January 18, 1985|DALE POLLOCK | Times Film Writer

To Gary Essert, the announcement Thursday of plans for an American Cinematheque as part of the restored Pan Pacific Center in the Beverly-Fairfax area represents the culmination of what has amounted to almost a spiritual quest.

"I feel kind of numb when I talk about it," the cinematheque's artistic director said of the plan he and some colleagues first envisioned 15 years ago. "It's like we're building a temple of some kind. Movies and video are like a scrapbook of the human race. This place will honor that process."

The $10-million facility ($1 million has been raised already) is intended as a permanent, year-round movie buff's paradise, with two film theaters, a video theater and multimedia performance lab. Adjacent to the theaters will be a cinema bookstore, a cafe and an expansive lobby designed to encourage debates over the merits of, say, a black-and-white American classic or a Yugoslav animated film.

If everything goes on schedule, the American Cinematheque will open in a blaze of Streamline Moderne glory (the architectural style to which the 1935 Pan Pacific landmark will be returned as part of the $22-million face lift) in January, 1987. A 140-to-165-room hotel, another restaurant, offices and retail shops will also be part of the complex.

Now 46 and still dressed in his trademark black-on-black clothes, Essert has lost little of the cocky self-assurance that aided him in founding the Los Angeles International Film Exposition and keeping it going through 14 sometimes-troubled years. Essert was ousted as Filmex artistic director in 1983, an action resulting from charges that he bungled the finances and operations of the nonprofit film festival.

"Fate decides many things," Essert said in a reflective moment earlier this week in his expansive office in the former Janss mansion off Sunset Boulevard near UCLA. "At one point, things seem terrible, but you endure it and it leads to something else. That's what happened here."

Essert will be the artistic director of the American Cinematheque, but a search is already on for a managing director who will supervise the organization's operations and budget. Both Essert, who said he is currently drawing no salary for his efforts, and board of directors co-chairman Kenneth Kleinberg, a leading entertainment lawyer, insist that the cinematheque will not be a replay of the Essert era at Filmex. "This is not a private placement for Gary Essert," Kleinberg said in a phone interview.

Still, Essert's enthusiasm for the cinematheque is irrepressible and understandable. Modeled on the National Film Theatre in London, which is run by the British Film Institute, the cinematheque also borrows its inspiration from Henri Langlois' famous Cinematheque Francaise in Paris. (Essert said the American Cinematheque will be dedicated to the memory of Langlois, who died in 1977.)

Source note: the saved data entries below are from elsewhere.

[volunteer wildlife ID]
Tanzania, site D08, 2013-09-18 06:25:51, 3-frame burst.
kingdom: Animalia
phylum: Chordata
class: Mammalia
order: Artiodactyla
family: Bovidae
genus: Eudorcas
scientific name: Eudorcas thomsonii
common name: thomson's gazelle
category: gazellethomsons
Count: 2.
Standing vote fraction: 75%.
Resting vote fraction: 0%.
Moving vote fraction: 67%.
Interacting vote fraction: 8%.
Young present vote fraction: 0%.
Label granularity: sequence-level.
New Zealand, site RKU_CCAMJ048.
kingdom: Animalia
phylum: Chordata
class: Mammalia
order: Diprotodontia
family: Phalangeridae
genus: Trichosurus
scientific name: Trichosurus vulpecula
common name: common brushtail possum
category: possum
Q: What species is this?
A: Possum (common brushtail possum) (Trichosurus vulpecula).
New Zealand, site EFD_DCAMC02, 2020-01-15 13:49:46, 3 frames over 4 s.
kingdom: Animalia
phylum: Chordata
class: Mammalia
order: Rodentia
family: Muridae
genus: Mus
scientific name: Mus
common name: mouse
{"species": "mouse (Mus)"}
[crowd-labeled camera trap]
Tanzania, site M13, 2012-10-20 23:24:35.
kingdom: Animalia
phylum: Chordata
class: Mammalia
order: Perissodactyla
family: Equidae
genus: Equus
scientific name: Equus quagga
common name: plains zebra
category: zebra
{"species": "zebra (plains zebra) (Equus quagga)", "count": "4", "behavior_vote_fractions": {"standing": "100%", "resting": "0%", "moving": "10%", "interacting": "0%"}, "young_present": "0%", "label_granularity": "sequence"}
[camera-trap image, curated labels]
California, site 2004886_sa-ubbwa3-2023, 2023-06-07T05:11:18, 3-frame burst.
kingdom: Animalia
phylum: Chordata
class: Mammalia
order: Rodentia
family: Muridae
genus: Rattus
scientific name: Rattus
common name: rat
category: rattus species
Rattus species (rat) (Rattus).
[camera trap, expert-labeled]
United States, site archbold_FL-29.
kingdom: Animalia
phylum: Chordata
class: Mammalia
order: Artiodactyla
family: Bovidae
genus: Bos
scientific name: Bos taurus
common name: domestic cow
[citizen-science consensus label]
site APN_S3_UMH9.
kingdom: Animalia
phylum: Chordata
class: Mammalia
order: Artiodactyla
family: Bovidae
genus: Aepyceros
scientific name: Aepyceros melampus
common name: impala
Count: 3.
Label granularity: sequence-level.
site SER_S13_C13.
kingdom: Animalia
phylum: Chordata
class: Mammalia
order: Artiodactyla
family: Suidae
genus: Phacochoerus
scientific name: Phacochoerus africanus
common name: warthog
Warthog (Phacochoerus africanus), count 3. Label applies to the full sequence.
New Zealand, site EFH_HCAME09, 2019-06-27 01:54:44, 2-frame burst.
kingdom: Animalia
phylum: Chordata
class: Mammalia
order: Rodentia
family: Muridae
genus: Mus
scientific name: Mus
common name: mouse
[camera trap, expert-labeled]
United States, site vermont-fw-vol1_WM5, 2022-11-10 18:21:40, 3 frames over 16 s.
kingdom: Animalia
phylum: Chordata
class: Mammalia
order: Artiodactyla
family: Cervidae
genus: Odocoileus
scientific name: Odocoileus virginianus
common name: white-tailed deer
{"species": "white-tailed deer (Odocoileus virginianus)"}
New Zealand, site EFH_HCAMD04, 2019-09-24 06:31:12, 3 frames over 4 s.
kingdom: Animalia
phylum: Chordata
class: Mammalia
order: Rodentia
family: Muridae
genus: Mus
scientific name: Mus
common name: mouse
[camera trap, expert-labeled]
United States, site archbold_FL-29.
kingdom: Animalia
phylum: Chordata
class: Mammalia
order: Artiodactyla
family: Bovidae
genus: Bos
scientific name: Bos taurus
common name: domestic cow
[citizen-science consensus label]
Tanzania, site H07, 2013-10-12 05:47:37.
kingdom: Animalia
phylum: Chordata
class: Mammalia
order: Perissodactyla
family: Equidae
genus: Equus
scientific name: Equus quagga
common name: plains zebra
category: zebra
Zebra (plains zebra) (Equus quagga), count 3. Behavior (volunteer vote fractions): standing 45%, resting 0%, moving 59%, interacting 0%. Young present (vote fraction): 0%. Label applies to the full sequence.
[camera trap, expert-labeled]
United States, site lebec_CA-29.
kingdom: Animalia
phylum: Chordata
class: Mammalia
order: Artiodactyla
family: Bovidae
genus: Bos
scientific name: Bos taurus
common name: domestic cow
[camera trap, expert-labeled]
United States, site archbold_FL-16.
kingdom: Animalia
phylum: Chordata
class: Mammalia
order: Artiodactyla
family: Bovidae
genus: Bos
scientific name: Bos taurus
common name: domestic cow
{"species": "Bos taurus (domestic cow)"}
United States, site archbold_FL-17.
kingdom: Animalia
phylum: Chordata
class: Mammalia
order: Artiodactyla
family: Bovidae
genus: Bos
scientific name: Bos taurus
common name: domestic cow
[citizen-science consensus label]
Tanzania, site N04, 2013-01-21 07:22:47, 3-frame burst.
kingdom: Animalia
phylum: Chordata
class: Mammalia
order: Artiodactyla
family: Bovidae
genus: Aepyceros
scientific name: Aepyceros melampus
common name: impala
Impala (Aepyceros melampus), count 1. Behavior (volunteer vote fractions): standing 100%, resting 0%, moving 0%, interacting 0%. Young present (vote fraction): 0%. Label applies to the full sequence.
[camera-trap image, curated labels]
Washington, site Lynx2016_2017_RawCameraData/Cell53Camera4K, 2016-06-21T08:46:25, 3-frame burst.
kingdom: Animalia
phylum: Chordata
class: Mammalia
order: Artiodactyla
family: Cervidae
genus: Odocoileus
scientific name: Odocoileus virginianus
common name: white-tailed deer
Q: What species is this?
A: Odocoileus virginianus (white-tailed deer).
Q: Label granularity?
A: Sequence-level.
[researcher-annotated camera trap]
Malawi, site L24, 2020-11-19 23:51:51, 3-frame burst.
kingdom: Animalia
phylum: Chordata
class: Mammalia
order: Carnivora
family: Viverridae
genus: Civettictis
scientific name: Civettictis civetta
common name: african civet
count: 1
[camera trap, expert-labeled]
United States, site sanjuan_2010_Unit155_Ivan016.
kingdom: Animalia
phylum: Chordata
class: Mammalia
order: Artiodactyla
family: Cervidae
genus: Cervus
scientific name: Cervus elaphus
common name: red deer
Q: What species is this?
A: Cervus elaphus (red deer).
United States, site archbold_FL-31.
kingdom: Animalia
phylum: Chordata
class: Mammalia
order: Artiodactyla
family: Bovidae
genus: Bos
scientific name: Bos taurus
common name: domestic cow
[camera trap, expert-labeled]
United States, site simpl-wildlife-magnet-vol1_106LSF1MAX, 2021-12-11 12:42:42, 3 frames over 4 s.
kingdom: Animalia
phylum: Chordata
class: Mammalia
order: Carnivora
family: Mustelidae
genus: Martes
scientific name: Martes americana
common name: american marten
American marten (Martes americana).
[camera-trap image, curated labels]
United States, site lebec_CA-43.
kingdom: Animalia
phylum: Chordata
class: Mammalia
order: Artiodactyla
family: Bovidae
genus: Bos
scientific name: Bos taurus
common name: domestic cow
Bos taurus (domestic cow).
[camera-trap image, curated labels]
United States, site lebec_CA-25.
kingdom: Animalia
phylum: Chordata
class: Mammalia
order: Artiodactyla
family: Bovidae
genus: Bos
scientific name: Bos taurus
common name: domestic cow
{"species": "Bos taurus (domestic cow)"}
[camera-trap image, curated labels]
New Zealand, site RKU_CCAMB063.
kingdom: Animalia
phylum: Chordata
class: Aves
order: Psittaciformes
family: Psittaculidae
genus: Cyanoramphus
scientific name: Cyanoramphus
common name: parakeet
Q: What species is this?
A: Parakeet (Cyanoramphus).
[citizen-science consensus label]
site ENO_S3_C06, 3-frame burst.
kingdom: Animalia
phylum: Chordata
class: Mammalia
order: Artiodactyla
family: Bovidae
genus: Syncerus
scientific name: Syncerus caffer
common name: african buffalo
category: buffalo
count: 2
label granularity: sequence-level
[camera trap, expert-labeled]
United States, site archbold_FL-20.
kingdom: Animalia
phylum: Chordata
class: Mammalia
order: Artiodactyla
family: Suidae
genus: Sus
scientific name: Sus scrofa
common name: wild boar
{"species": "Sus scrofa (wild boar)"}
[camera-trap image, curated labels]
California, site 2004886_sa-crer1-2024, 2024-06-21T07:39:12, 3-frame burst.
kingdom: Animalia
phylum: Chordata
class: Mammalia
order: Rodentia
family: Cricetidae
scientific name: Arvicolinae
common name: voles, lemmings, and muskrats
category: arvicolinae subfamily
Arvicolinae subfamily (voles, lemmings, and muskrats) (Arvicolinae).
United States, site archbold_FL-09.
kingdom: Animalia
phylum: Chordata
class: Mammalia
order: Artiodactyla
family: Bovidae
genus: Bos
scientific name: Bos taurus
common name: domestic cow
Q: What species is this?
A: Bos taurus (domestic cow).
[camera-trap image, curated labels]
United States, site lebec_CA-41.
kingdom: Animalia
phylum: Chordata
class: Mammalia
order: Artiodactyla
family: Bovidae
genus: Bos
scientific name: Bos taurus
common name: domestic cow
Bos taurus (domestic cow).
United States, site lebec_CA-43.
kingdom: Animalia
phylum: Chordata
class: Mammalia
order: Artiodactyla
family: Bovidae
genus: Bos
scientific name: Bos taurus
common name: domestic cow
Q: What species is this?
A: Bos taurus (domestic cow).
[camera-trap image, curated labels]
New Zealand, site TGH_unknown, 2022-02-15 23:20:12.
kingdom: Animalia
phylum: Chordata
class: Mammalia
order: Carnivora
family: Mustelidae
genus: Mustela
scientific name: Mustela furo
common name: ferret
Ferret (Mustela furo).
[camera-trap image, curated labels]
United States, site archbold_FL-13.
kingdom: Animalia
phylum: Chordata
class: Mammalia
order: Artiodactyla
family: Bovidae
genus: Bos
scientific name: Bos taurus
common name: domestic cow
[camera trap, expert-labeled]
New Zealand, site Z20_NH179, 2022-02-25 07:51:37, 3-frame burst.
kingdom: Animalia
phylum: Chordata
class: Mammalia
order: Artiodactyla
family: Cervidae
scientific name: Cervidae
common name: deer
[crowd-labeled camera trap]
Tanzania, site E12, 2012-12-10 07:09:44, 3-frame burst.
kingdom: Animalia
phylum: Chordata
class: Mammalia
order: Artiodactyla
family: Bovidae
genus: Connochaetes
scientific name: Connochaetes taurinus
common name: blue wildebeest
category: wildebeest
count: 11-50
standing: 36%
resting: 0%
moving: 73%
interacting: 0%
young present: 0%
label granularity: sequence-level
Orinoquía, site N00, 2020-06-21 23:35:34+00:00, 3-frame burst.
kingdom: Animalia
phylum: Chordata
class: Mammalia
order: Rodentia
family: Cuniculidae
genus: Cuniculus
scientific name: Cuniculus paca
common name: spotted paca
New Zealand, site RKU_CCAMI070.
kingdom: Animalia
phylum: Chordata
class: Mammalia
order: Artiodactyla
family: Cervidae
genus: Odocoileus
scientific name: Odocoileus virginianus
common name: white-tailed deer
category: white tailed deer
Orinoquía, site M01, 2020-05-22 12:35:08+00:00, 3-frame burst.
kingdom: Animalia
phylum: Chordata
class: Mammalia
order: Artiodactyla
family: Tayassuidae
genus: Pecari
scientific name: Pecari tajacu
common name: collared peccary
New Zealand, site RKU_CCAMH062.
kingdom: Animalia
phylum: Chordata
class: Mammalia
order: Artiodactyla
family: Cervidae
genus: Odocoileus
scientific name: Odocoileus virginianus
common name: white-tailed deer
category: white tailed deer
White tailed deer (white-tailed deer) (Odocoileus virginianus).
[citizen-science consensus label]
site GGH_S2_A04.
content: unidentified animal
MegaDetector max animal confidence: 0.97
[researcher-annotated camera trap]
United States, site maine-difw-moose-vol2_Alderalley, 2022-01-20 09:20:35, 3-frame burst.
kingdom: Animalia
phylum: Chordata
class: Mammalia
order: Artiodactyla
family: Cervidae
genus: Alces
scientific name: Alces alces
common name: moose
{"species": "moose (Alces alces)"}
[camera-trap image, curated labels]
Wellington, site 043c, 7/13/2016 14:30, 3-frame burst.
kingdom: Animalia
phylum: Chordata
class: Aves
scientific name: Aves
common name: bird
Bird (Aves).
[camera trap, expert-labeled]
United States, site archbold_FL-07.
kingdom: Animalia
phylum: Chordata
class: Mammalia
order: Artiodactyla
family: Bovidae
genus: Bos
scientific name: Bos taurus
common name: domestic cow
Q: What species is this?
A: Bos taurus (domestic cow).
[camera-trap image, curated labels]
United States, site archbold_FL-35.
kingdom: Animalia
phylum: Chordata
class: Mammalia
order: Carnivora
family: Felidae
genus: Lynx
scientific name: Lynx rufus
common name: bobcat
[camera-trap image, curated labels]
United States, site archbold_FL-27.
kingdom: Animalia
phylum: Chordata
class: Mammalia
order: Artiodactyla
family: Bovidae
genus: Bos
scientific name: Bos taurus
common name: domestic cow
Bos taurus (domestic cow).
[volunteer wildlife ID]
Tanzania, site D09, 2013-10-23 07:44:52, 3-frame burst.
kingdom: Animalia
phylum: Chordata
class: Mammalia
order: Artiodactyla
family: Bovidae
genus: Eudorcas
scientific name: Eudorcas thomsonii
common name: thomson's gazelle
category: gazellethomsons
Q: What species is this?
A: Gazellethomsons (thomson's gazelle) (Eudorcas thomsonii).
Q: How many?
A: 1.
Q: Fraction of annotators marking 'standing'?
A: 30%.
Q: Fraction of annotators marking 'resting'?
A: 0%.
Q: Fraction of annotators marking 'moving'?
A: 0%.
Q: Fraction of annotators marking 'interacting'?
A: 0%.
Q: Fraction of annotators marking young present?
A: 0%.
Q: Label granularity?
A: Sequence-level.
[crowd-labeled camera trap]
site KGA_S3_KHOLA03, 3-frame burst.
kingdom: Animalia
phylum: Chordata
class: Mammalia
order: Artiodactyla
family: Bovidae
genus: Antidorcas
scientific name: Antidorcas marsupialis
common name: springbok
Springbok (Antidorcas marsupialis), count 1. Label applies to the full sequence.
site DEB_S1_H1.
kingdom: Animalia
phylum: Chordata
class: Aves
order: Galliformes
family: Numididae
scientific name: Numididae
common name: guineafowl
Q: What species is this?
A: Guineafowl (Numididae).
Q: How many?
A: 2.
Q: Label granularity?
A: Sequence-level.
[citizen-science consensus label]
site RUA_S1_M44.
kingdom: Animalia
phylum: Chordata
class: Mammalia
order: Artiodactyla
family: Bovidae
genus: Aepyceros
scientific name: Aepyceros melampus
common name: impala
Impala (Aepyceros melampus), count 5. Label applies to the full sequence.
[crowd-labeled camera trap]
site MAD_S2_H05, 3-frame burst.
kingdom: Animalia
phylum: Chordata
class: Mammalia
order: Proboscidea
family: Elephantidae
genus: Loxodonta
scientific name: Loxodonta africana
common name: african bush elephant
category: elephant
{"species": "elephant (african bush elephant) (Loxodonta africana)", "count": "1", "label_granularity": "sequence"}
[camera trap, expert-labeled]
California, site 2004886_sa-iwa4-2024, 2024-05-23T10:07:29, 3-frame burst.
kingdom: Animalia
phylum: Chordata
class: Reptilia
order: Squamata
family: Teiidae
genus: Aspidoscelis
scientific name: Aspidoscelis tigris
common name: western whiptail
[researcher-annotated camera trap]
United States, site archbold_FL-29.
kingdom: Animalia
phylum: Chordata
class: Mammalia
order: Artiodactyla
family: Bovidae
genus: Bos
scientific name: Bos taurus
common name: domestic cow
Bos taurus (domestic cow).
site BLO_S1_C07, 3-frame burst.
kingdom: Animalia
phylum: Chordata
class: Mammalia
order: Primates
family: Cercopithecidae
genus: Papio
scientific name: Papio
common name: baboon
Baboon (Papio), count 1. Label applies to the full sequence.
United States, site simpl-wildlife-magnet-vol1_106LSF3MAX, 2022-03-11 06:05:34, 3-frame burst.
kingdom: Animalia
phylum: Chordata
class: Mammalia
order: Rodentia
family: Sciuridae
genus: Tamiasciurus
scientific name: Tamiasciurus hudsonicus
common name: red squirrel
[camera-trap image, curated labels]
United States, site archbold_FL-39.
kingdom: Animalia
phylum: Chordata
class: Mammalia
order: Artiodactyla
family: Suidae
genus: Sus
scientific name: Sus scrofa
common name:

With an abundance of films shown at Los Angeles area theaters, the County Museum of Art, the American Film Institute, the Academy of Motion Picture Arts and Sciences and the UCLA Film Archives, the idea of yet another facility designed to show movies might seem redundant.

Essert quickly and emphatically disagreed. "A cinematheque has to be several things at once," he explained. "This institution will not be similar to anything else. We'll be dedicated to serving the general public. The main purpose is not just to get people to watch movies, but to allow them a chance to intermingle, connect, meet each other and the film makers.

"Our programming philosophy is much more broad (than what anyone else is doing)," Essert continued. "What we're talking about is programming from movies available from throughout the entire world." (Board co-chairman Kleinberg, who will share duties with "Tootsie" director Sydney Pollack, also stressed the cinematheque's interests in classic American movies. Kleinberg said he hopes to enlist the support of the major movie studios in striking new prints from films in their vaults so that young people can be exposed to Hollywood's celluloid history.)

The cinematheque's two theaters will seat 550 and 250, respectively, and will be equipped with all film projection formats and the capability for simultaneous foreign translations, meaning movies can be shown without subtitles. A separate theater and multimedia lab will showcase video presentations, an area Essert said has been particularly neglected in Los Angeles.

Although Essert and his staff will originate 50% of the cinematheque's own programming, the rest will come from unique partnerships that have been forged with the British Film Institute, the Cinematheque Francaise and the New York Museum of Modern Art's film department. There will also be a special emphasis on showcasing the cinematic treasures from the UCLA Film Archives, a practice that Essert hopes will help raise money for film restoration.